The move comes over two months after the FDA lifted a partial clinical hold on studies of the drug following a patient death in the Phase II TELLOMAK study. That trial is investigating lacutamab in patients with cutaneous T-cell lymphoma (CTCL), including both Sézary syndrome and mycosis fungoides. A review by the FDA subsequently determined that the fatal case was tied to aggressive disease progression and was unrelated to lacutamab, according to Innate.
The company noted that "despite objective responses observed" in the monotherapy trial of patients with KIR3DL2-expressing refractory/relapsing PTCL, it will "not be reopened to recruitment as the prespecified threshold for meaningful clinical activity was not reached."
Innate suggested it is nevertheless forging ahead with a combination strategy for lacutamab in this indication. The investigator-sponsored Phase II KILT trial is ongoing testing the drug in combination with chemotherapy, versus chemotherapy alone, in patients with KIR3DL2-expressing relapsed/refractory PTCL.
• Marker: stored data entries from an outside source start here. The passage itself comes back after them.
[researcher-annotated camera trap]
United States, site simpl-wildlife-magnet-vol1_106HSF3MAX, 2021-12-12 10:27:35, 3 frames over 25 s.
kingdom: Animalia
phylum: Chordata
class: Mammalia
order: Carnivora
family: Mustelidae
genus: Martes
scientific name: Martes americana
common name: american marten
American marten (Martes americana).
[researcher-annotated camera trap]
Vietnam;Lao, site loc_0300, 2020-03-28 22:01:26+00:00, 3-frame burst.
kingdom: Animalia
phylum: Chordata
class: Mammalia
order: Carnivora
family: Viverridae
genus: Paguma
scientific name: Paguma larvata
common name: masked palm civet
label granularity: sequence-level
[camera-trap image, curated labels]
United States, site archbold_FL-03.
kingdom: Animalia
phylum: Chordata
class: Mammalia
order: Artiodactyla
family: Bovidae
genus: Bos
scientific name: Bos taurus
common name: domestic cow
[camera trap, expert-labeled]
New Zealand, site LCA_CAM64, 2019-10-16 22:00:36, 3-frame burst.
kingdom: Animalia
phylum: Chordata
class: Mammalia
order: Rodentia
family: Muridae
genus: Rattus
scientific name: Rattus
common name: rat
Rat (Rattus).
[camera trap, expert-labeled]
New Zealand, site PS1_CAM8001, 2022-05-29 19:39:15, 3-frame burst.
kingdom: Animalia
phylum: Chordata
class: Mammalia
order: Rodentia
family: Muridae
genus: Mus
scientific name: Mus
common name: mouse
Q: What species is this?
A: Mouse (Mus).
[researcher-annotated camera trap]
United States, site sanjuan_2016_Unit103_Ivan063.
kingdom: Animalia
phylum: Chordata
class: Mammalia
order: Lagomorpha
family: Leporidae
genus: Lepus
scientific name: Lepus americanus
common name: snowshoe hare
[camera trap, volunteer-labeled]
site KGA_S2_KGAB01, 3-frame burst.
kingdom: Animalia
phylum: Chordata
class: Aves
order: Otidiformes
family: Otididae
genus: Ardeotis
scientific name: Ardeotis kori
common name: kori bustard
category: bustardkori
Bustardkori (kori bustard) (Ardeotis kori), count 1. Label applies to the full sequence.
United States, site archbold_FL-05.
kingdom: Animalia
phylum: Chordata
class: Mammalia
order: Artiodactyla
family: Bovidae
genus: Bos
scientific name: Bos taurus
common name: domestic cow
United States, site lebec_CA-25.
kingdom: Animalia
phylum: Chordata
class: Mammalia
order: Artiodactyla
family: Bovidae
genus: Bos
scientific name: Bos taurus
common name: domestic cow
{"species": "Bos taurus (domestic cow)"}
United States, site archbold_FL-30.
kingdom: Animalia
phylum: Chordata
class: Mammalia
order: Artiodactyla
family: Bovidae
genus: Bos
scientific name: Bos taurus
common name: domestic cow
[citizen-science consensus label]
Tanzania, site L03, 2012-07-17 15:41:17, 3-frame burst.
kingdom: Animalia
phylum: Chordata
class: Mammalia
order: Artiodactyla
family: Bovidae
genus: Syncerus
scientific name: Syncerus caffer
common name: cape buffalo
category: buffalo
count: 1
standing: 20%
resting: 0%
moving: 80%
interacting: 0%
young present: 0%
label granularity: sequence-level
Innate highlighted preclinical data presented at last year's American Society of Hematology (ASH) congress pointing to a "synergistic effect" between lacutamab and chemotherapy in preclinical models of PTCL, supporting the rationale for moving forward with a combination strategy.
At ASH, Innate also reported final data from the TELLOMAK study, where lacutamab was associated with a global confirmed objective response rate (ORR) of 37.5% in a heavily pre-treated population of patients with Sézary Syndrome. ORRs in the skin and blood were 46.4% and 48.2%, respectively, with median progression-free survival of 8 months.
Innate said top-line results from TELLOMAK in mycosis fungoides will be reported at a medical conference this year.